Trecho exibido
——

16. Desde estes fatos, a SECOM, órgão principal de divulgação (e manipulação comunicacional) da atual Reitoria tem trabalhado com informações distorcidas, imprecisas, claramente manipulatórias, contribuindo para uma grande confusão entre a comunidade, em especial os novos professores. Qualquer pesquisa despretensiosa no site da UnB – ou mesmo no “oráculo mundial” Google – evidencia as contradições e os jogos feitos por esta Secretaria em desfavor de nossa luta (como exemplifico abaixo).

17. Por outro lado, uma rápida leitura dos Boletins no site da ADUnB, mostram o caminho tomado pela atual Diretoria para construir uma greve pontual, coerente com os debates, as forças em jogo – mesmo que equivocadas e emocionais – e as evidentes conquistas feitas pelas ações construídas (idem abaixo).

——

Linhas fornecidas

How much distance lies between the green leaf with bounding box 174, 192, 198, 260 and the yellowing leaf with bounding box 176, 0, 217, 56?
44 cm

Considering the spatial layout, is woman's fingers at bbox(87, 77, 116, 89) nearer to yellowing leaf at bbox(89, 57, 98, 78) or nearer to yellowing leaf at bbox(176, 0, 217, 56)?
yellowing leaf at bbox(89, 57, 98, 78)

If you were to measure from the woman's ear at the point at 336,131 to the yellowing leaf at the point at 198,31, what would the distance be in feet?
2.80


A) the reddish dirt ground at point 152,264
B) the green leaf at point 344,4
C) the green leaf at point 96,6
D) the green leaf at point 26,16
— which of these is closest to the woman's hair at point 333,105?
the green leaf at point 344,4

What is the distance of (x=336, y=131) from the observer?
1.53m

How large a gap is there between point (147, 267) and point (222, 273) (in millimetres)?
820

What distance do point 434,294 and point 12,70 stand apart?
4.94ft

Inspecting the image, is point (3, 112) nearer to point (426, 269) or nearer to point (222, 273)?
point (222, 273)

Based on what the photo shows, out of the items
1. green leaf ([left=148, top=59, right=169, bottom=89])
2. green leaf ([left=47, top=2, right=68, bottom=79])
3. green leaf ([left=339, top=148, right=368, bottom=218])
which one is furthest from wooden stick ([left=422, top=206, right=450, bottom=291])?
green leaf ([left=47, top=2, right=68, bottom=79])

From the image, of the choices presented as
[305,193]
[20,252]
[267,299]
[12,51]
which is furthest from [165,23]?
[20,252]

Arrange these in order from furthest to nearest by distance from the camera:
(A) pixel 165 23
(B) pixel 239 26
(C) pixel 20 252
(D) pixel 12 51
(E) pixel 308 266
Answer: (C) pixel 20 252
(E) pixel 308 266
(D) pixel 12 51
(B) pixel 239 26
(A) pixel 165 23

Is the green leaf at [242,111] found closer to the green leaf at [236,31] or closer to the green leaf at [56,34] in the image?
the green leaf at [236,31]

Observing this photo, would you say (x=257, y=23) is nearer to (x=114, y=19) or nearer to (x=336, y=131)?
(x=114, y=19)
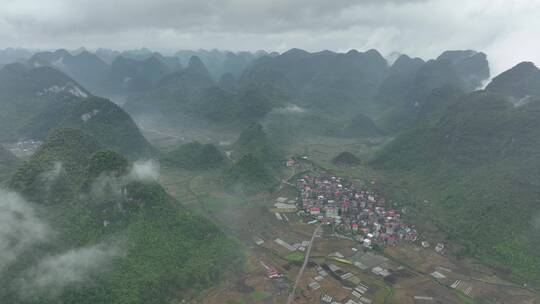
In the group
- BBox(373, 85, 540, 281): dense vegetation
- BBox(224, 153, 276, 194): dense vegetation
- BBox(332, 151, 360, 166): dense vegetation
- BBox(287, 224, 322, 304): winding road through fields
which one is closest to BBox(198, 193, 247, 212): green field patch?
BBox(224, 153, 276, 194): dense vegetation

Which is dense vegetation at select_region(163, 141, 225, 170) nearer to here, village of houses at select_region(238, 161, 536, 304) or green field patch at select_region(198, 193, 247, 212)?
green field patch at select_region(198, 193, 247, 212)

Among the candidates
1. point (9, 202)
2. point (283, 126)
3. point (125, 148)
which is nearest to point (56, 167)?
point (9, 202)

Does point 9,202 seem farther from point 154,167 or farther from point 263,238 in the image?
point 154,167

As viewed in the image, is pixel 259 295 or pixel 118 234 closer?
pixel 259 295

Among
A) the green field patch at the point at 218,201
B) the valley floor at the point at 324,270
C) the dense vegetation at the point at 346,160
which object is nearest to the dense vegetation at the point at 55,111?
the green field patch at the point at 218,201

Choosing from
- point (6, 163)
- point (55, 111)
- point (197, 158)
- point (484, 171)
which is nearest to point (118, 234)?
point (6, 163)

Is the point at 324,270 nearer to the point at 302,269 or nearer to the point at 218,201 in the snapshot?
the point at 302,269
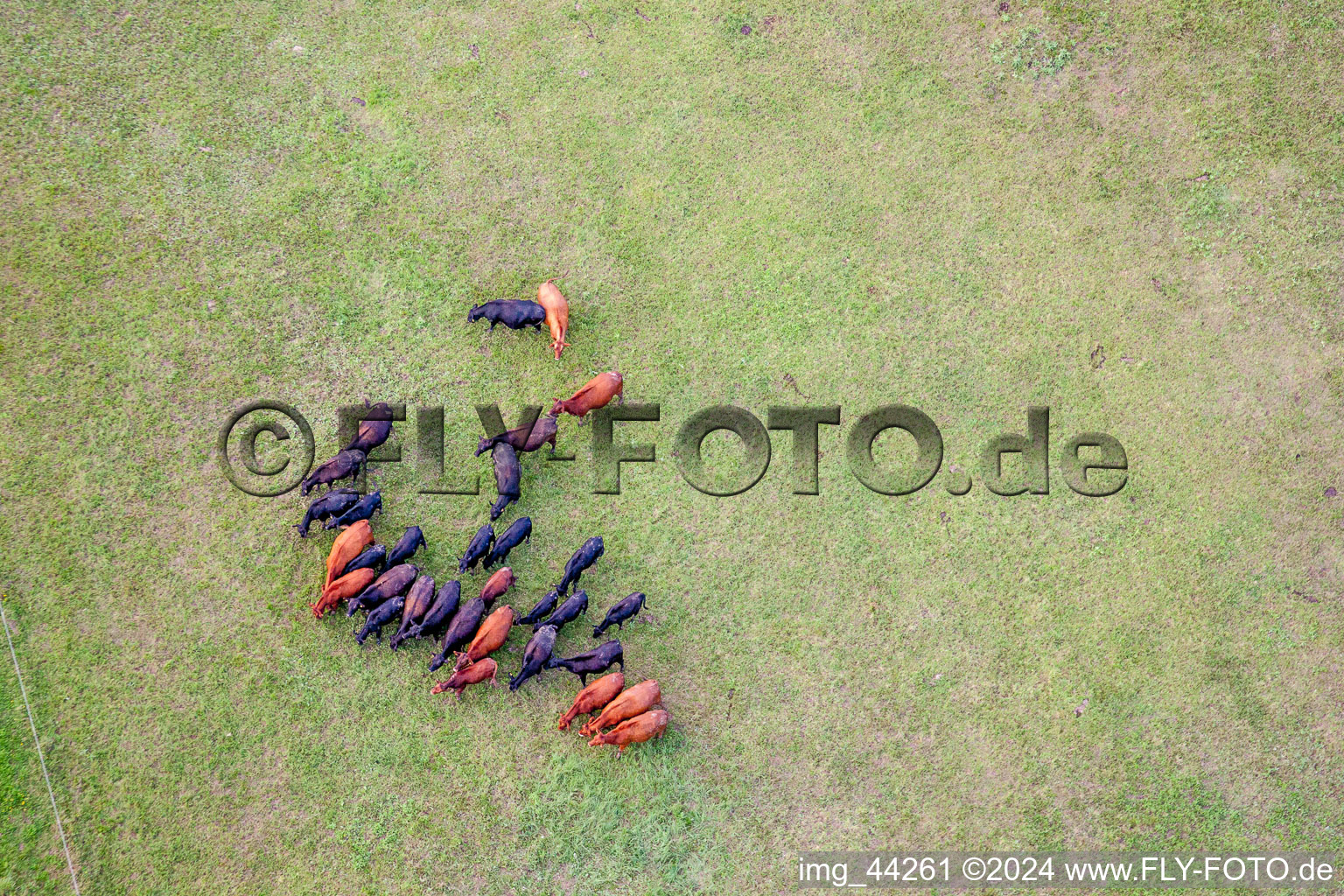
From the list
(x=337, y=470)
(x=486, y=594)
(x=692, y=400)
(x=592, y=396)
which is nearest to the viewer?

——

Conjunto de tarefas
1. Diga se cada afirmação abaixo está de acordo com o trecho exibido. Responda sim ou não e cite exatamente as palavras do texto que decidem a questão.
(a) A SECOM é apresentada como o órgão principal de divulgação da atual Reitoria.
(b) A confusão provocada pela SECOM atinge em especial os estudantes.
(c) Os Boletins mencionados estão publicados no site da UnB.
2. Responda com base no trecho exibido:
(a) Que ferramenta de busca o texto chama de “oráculo mundial”?
(b) Que tipo de greve a atual Diretoria procura construir, segundo os Boletins?
3. Reproduza do trecho exibido a passagem que vai de “17. Por outro” até “construídas (idem abaixo).”.
As linhas são um material à parte e não têm relação com o trecho exibido.

Respostas das tarefas
1.
(a) Sim: “a SECOM, órgão principal de divulgação (e manipulação comunicacional) da atual Reitoria”.
(b) Não: “em especial os novos professores”.
(c) Não: “uma rápida leitura dos Boletins no site da ADUnB”.

2.
(a) O Google.
(b) Uma greve pontual.

3.
17. Por outro lado, uma rápida leitura dos Boletins no site da ADUnB, mostram o caminho tomado pela atual Diretoria para construir uma greve pontual, coerente com os debates, as forças em jogo – mesmo que equivocadas e emocionais – e as evidentes conquistas feitas pelas ações construídas (idem abaixo).